9.3. The Travelling Salesman Problem (TSP)

The Travelling Salesman Problem (TSP) is probably the most known and studied problem in Operations Research. In this section, we briefly[1] present this fascinating problem and the TSPLIB which stands for the TSP library and is a library of sample instances for the TSP (and related problems) from various origins and of various types. To read TSPLIB data, we have implemented our own TSPData class as none of the available source code are compatible with our licence. Feel free to use it! Finally, we like to visualize what we are doing.
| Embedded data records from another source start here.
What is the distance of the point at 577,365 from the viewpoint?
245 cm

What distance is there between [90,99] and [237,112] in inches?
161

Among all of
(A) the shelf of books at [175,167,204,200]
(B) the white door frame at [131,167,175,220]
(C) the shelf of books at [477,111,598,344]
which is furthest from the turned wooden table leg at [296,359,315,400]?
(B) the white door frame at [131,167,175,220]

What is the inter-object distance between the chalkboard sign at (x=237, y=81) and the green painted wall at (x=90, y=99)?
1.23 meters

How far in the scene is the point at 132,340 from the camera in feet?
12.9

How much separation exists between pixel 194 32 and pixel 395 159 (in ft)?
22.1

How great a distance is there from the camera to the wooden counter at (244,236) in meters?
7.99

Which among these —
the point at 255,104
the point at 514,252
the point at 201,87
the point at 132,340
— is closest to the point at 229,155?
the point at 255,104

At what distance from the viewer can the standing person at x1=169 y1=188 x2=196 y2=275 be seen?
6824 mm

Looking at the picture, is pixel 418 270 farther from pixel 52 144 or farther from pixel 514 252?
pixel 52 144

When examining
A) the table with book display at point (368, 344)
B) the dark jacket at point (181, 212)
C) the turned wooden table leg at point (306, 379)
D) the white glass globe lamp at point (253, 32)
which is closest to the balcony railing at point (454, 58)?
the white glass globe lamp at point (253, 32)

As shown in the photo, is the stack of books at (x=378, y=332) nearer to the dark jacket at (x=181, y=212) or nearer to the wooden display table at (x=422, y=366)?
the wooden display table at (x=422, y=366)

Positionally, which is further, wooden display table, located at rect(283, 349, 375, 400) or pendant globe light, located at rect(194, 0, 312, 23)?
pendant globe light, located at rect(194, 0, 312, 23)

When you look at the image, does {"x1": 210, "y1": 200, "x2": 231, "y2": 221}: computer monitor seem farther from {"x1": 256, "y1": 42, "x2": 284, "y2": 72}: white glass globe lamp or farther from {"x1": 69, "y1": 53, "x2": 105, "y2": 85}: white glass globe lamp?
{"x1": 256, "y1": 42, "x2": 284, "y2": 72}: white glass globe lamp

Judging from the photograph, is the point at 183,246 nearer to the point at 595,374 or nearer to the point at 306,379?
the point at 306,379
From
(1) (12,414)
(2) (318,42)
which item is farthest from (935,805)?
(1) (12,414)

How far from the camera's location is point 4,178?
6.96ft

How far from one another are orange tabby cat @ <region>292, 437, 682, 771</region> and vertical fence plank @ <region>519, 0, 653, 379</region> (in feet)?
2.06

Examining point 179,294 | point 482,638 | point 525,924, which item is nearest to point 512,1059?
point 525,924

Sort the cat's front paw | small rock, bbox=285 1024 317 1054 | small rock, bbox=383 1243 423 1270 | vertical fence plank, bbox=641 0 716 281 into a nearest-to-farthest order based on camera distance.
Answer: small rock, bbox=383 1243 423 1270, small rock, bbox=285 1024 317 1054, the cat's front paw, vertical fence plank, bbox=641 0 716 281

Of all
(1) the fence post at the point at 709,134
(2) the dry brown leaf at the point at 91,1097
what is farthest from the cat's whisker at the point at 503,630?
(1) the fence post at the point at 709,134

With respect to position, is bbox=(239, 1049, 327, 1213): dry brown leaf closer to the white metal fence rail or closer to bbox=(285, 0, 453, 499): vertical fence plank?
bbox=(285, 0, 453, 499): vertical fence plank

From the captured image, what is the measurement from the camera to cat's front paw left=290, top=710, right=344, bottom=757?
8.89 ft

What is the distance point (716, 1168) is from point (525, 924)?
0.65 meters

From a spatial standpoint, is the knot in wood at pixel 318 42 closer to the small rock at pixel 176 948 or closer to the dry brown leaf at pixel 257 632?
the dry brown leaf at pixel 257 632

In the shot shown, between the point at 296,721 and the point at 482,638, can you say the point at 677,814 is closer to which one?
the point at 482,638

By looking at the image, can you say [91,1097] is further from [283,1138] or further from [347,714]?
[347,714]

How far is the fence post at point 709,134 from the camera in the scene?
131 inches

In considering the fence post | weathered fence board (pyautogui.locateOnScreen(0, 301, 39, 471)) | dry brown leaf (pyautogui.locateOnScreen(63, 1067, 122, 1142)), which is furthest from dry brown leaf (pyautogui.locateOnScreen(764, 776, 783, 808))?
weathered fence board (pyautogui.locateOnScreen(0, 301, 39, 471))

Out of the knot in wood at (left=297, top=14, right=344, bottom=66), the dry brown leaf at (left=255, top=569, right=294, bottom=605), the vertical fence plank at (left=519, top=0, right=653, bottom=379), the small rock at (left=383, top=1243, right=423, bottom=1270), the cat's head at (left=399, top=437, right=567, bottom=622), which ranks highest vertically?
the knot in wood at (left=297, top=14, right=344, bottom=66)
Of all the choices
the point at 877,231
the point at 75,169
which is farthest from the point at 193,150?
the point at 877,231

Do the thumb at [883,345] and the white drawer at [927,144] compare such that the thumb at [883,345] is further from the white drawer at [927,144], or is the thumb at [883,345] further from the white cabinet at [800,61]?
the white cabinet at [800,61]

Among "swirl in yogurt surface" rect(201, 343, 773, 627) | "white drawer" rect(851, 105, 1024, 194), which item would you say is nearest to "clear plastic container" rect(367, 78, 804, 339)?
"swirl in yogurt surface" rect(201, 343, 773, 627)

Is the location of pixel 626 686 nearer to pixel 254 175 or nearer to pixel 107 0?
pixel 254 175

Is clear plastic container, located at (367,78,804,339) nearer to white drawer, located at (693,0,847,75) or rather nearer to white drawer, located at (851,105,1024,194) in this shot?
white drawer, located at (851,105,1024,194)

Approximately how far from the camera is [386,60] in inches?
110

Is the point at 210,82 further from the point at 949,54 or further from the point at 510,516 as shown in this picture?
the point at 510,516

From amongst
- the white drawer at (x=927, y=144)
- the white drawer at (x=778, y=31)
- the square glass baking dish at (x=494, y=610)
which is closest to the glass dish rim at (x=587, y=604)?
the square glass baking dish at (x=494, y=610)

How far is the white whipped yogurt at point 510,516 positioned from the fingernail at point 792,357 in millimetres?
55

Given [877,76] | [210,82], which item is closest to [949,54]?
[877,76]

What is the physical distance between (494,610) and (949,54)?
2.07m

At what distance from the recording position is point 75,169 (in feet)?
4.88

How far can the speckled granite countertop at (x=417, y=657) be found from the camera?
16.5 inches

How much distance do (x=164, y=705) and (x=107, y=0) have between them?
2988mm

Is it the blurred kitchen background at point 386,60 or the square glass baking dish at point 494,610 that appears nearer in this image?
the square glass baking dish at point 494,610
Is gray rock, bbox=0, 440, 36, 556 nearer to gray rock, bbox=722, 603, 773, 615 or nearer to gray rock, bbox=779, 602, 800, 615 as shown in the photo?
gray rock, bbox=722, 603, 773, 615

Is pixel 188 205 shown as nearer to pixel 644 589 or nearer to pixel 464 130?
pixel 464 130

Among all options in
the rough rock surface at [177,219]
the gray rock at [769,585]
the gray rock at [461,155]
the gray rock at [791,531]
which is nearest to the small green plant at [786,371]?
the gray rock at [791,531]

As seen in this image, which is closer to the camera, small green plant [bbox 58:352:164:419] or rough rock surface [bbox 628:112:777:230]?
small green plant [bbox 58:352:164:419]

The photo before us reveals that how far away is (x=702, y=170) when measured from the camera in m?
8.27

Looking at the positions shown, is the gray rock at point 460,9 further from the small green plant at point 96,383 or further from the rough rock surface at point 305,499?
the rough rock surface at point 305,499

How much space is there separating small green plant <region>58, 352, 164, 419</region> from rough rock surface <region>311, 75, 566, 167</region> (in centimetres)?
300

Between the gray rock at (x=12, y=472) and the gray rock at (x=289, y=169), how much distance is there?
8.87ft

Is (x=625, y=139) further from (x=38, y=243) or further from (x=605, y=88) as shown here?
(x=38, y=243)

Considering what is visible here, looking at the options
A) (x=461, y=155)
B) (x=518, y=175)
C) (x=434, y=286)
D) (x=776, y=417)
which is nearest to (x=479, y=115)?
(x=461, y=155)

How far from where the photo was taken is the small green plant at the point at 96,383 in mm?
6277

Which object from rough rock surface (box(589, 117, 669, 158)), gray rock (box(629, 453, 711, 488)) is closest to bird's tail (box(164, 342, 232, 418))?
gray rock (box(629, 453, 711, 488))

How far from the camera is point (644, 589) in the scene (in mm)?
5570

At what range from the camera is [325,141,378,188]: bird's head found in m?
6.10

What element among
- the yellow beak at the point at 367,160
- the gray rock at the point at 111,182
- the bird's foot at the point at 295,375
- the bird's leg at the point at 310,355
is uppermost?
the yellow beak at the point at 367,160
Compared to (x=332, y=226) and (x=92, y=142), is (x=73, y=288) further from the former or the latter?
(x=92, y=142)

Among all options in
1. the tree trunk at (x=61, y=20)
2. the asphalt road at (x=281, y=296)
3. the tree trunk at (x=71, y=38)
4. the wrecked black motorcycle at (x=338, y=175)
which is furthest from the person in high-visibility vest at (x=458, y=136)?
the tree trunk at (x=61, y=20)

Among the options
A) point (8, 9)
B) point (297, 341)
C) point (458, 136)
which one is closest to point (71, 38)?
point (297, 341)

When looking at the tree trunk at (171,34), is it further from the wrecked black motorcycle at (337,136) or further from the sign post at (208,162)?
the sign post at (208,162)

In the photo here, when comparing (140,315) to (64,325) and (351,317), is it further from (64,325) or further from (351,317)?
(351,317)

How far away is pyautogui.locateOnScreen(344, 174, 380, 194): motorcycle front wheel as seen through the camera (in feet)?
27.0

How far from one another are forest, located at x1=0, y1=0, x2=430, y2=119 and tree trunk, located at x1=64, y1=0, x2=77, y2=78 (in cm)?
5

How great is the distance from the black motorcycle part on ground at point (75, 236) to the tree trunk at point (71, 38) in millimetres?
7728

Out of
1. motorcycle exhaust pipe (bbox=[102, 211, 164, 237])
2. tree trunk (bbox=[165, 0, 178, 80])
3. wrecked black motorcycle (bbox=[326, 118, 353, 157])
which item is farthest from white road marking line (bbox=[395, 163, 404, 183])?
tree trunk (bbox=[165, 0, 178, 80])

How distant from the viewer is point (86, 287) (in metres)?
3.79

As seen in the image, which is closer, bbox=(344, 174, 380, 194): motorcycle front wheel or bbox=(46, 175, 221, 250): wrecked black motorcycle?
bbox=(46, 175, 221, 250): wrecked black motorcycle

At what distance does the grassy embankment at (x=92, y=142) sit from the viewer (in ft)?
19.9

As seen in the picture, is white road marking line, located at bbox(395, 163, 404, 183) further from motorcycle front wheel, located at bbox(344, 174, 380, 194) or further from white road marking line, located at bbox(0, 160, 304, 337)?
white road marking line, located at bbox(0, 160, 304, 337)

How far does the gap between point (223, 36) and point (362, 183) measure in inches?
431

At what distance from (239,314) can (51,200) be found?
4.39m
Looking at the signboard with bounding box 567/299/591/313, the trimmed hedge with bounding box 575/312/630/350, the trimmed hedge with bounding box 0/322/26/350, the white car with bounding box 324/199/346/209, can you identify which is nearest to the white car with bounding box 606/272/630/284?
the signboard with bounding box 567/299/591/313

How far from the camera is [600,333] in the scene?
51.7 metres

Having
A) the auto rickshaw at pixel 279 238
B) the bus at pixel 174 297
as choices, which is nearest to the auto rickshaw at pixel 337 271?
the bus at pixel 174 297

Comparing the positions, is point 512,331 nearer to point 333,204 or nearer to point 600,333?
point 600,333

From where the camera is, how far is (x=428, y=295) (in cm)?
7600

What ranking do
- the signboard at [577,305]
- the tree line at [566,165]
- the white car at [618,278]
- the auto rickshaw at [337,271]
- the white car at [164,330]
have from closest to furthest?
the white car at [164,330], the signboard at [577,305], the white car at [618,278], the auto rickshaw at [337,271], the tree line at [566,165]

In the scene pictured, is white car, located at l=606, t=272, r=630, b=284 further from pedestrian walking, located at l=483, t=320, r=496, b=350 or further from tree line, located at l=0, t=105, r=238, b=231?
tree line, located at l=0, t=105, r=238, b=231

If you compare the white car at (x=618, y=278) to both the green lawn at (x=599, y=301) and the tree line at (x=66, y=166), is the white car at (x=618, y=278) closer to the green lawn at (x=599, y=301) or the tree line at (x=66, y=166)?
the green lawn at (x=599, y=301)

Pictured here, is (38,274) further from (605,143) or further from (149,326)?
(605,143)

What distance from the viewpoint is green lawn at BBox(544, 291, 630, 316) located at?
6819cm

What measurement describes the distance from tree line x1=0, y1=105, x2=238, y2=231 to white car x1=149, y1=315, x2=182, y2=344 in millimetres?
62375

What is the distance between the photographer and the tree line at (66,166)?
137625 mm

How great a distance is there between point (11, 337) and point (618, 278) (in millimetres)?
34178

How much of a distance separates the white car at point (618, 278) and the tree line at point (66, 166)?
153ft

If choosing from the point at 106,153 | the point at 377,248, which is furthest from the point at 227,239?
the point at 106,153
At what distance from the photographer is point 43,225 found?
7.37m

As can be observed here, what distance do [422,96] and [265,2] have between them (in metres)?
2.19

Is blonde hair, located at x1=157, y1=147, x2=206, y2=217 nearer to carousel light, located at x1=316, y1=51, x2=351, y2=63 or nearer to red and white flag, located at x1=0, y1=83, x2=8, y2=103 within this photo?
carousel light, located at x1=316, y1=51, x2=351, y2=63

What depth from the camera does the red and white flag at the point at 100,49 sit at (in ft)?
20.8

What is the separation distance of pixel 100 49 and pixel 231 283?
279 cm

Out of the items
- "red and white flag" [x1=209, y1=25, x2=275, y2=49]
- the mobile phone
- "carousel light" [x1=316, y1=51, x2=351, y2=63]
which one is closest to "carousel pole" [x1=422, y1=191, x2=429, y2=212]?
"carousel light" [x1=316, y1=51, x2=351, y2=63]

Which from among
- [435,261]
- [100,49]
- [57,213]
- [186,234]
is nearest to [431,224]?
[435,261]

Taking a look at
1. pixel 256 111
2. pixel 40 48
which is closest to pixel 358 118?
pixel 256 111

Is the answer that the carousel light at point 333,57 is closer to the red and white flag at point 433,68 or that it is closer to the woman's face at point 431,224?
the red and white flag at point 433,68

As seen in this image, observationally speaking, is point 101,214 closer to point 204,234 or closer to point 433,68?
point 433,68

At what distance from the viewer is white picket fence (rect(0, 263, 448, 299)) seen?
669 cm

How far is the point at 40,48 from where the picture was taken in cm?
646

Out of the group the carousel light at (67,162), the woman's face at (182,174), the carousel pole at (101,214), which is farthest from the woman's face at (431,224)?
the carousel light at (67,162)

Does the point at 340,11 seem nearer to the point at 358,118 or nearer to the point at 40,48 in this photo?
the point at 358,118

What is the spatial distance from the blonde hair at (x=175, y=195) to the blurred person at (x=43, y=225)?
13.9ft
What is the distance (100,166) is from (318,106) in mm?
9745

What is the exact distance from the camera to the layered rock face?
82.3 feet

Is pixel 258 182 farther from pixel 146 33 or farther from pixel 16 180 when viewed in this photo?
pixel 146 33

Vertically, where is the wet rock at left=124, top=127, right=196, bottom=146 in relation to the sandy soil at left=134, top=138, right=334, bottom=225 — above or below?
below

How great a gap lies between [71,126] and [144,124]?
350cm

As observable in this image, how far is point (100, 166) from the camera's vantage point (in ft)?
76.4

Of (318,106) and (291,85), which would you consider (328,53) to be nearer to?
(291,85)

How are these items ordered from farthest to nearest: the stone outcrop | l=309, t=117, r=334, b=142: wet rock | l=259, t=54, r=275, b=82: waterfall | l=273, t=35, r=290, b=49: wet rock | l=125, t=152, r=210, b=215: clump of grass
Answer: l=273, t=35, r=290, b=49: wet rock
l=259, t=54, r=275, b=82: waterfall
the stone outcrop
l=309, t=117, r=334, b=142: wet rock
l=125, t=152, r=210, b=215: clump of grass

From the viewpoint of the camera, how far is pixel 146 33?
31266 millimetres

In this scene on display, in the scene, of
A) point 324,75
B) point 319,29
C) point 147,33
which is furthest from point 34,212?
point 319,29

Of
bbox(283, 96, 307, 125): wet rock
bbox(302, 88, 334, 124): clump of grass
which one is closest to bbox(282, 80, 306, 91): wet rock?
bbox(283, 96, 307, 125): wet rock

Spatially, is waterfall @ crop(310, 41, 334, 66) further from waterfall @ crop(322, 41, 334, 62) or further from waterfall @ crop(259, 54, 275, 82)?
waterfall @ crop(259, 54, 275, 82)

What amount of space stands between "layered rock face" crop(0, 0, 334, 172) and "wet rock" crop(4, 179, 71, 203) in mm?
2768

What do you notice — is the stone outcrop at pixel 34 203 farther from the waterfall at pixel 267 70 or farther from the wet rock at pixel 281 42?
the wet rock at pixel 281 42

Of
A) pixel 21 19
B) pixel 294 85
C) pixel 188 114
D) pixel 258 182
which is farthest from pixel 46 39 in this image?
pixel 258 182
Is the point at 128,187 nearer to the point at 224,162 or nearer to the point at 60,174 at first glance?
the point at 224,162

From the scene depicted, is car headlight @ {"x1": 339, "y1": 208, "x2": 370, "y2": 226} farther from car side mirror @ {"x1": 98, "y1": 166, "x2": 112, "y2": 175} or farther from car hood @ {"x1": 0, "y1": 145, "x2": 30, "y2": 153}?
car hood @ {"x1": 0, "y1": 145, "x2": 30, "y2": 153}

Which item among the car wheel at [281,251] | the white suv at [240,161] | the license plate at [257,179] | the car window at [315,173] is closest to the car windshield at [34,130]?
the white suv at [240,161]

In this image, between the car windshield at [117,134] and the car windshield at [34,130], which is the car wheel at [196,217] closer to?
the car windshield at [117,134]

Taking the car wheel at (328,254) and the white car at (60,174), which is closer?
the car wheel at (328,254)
To do so, we use the excellent ePiX library through our TSPEpixData class.

[1]Google TSP, Traveling Saleman Problem or Travelling Salesman Problem to find lots of examples, explanations, applications, etc.

9.3.1. The Problem

Given a graph G=(V,E) and pairwise distances between nodes, the TSP consists in finding the shortest possible path that visits each node exactly once and returns to the starting node. You can think about a salesman that must visit several cities and come back to his hometown, hence the name the problem.

The cost we want to minimize is the sum of the distances along the path. Although there is a special vertex called the depot from which the tour starts and ends, we are really concerned with the overall cost of the tour, i.e. the we could start and end the tour at every node without changing the objective cost of the tour.

Below you can find a picture of a solution of the TSP with 280 cities (a280) in the section Visualization with ePix.

The best algorithms can now routinely solve TSP instances with then thousands of nodes to optimality[2].

These instances are out of scope of the Constraint Programming paradigm[3]. CP shines when you consider complicated side constraints like the addition of time windows: each customer (represented by a node) has to be serviced inside a given time interval.

[2]The record at the time of writing is the pla85900 instance in Gerd Reinelt’s TSPLIB. This instance is a VLSI application with 85 900 nodes. For many other instances with millions of nodes, solutions can be found that are guaranteed to be within 1% of an optimal tour!
[3]At least for now and if you try to solve them to optimality.

Do I really need a complete graph?

This question might come as a surprise to CP practitioners. Indeed, in CP you can use any graph as input. Outside the CP paradigm, most algorithms solving the TSP ask for a complete graph as input. The classical way to transform any (non complete) graph into a complete graph is to replace each non existing edge (i,j) by a well suited shortest path edge between i and j.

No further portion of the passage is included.